In constantly unpackaging the roles of four and thirteen in different diseases, we've been able to identify areas that we believe we could benefit patients, right? COPD being one of them, obviously asthma, all of the other indications which Dupixent is approved for. It continues to perform well in all of the approved indications, and we have new indications coming down the road in the near future. You know, I think the future's bright for Dupixent, right? I think we're just, you know, at the beginning.
Jamie, before going back to Neil, I mean, I just wanna, you know, kinda drill down a little bit there. You know, with Dupixent, you know, the focus on, you know, various types of, you know, inflammatory, you know, mediated conditions. You went from atopic dermatitis to asthma, you know, specific portions within asthma, other indications also. How has the science, you know, translated into these clinical advances? Like, what's been the stepwise process you've taken? Again, I'll ask about, you know, we'll talk about COPD after this.
I mean, this is something that I love talking about, right? As a basic science researcher, I think one of the views as the company is to understand the science and use the science to pick indications, right? There are no other deciding factors. It's really what's the biology of the disease, and then once we can understand that, we can apply, you know, medications that we also know the biology of and match the two together, right? We believe that we're making these thoughtful decisions where we understand what are the key drivers of such disease, and in knowing that, then we can take a medication and bring it there. Something like Dupixent, you know, to Neil's point, we've all been working on this for a really, really long time and really trying to understand how this molecule is behaving in patients.
In understanding how it behaves mechanistically in patients, we can understand the diseases that we can apply for future indications.

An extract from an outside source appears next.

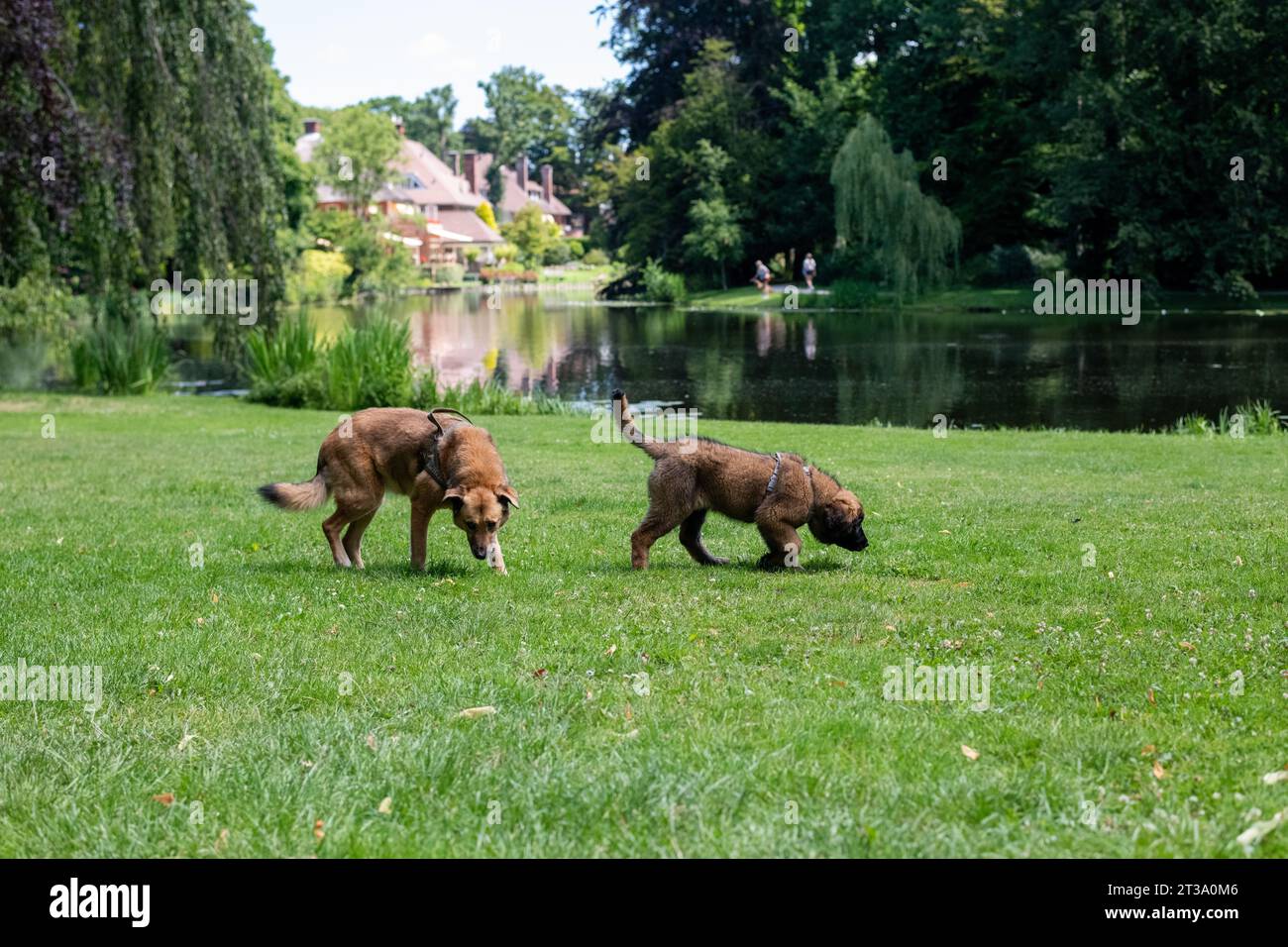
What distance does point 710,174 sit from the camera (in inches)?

Yep. Last question, just on COPD specifically, Jamie. We'll probably come back to this a little bit before the end. You know, I remember a few years ago, it didn't seem like Regeneron or partner Sanofi wasn't as excited about COPD. You know, it's a different sort of a disease from like an asthma, you know, as a lung disorder, more of a smoker's disease, I guess. What's changed in the last two, three years to give, it seems, you know, your partner Sanofi and Regeneron more confidence as you approach the COPD readout?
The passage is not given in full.